Doctoral Dissertation

Degree Name

Doctor of Philosophy (PhD)

College

Engineering

Department/School/Program

Computer Science

Advisor

Dr. Jane Huffman Hayes

Co-Director of Graduate Studies

Dr. Mirosław Truszczyński

Abstract

Successful software engineering practice requires high quality requirements. Inconsistency is one of the main requirement issues that may prevent software projects from being success. This is particularly onerous when the requirements concern temporal constraints. Manual checking whether temporal requirements are consistent is tedious and error prone when the number of requirements is large. This dissertation addresses the problem of identifying inconsistencies in temporal requirements expressed as natural language text. The goal of this research is to create an efficient, partially automated, approach for checking temporal consistency of natural language requirements and to minimize analysts' workload.

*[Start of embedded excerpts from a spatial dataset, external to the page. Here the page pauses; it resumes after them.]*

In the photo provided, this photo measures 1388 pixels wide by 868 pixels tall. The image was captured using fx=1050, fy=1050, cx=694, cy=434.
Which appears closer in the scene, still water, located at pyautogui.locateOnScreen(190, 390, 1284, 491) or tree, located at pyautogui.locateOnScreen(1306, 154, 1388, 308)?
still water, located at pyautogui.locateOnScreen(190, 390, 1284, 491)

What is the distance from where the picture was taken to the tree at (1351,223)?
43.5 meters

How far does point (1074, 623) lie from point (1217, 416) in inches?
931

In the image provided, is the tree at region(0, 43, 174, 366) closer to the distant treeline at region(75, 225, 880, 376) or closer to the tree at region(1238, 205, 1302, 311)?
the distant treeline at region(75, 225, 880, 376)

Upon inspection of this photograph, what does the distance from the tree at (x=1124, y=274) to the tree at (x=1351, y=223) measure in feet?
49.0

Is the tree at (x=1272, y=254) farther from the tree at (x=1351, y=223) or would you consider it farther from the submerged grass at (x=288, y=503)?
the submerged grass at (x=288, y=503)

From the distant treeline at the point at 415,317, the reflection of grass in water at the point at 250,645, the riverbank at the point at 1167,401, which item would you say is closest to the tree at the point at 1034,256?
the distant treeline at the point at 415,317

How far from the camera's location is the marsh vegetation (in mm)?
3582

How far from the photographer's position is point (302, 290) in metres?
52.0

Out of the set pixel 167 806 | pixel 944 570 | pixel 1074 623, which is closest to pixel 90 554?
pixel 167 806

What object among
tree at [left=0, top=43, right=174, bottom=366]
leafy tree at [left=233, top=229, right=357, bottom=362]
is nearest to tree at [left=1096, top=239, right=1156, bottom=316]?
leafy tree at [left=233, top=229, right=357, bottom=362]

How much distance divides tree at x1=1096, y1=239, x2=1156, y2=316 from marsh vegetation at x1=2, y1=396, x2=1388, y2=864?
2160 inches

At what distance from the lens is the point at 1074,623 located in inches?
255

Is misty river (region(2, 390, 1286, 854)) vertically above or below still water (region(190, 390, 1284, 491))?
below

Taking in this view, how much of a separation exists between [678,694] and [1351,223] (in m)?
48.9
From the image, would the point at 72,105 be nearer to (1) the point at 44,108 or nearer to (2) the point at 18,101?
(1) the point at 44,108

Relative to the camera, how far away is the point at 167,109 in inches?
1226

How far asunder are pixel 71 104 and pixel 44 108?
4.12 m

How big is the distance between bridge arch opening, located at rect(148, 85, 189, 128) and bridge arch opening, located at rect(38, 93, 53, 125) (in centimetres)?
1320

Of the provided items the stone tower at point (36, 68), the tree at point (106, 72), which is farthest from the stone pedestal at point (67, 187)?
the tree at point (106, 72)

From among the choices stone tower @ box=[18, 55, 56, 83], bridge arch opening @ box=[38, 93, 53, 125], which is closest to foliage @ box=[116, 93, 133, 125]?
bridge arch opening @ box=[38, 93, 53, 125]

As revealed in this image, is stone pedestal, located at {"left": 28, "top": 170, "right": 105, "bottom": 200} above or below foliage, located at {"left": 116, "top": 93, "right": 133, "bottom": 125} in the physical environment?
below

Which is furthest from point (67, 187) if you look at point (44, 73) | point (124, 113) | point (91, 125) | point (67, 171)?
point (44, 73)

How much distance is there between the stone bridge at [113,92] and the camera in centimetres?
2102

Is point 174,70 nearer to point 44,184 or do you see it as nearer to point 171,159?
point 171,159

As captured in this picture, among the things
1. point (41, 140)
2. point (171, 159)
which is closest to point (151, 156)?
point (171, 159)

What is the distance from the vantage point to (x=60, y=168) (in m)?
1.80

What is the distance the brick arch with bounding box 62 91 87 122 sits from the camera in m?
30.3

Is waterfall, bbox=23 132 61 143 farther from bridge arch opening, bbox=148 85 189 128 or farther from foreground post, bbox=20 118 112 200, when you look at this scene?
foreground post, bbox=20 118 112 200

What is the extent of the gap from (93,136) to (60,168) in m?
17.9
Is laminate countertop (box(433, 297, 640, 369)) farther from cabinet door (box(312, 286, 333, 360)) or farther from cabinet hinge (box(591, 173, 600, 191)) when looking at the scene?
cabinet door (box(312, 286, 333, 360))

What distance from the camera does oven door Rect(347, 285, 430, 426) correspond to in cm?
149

The key contributions of this dissertation are as follows: (1) Development of a partially automated approach for checking temporal consistency of natural language requirements. (2) Creation of a formal language Temporal Action Language (TeAL), which provide a means to represent natural language requirements precisely and unambiguously. (3) Development of a front end to semi-automatically translate natural language requirements into TeAL. (4) Development of a translator from TeAL to the ASP language.

Validation results to date show that the front end tool makes the task of translating natural language requirements into TeAL more accurate and efficient, and the translator generates ASP programs that correctly detect the inconsistencies in the requirements.